╭─ RECORDS FOR THIS TASK

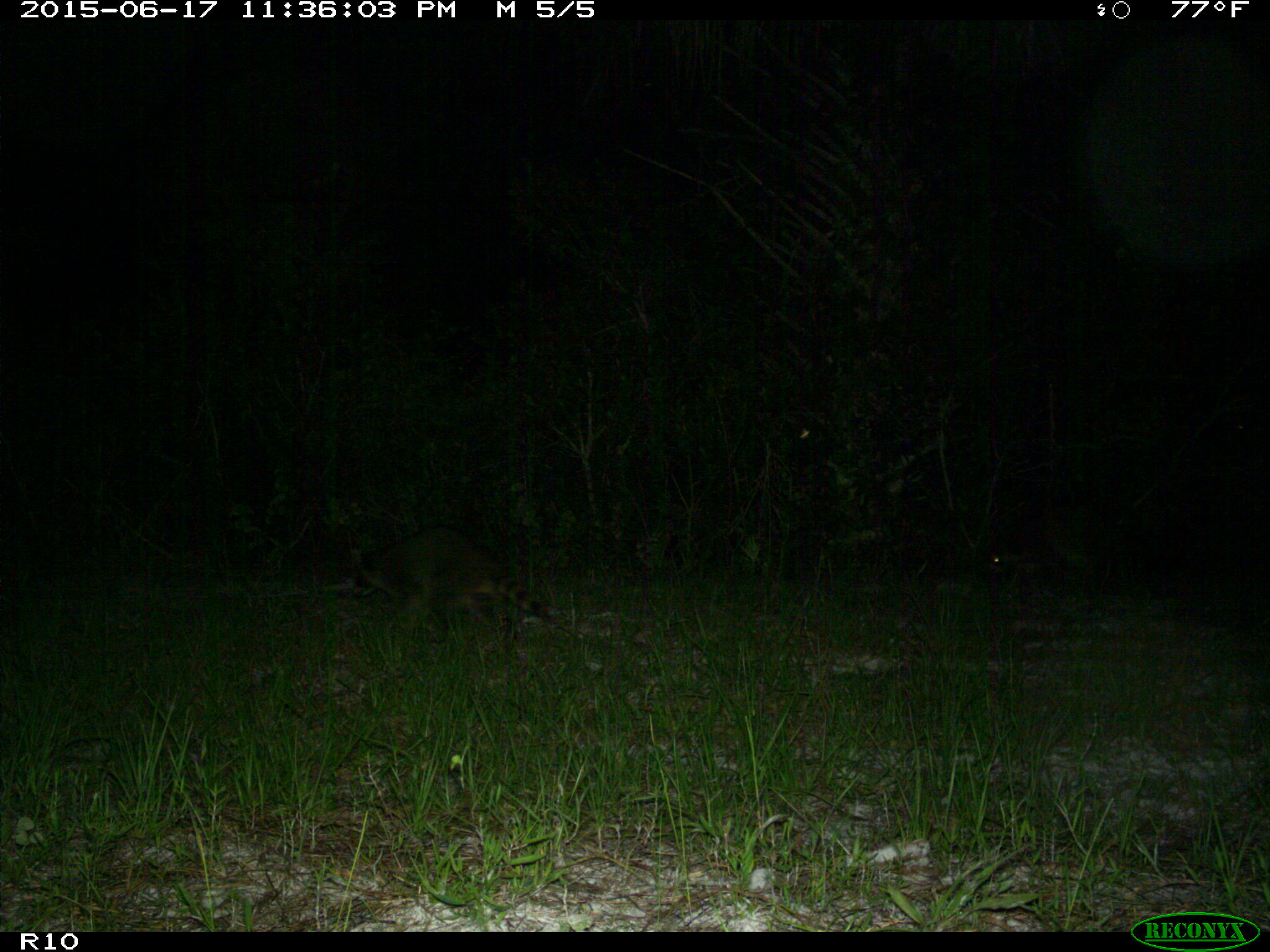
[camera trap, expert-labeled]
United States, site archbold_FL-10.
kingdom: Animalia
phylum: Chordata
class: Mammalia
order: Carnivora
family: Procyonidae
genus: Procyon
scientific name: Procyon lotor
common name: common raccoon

╰─

Can you quote exactly the lines from the one containing "United States, site archbold_FL-10." through the last line of the records above, and nothing else?

United States, site archbold_FL-10.
kingdom: Animalia
phylum: Chordata
class: Mammalia
order: Carnivora
family: Procyonidae
genus: Procyon
scientific name: Procyon lotor
common name: common raccoon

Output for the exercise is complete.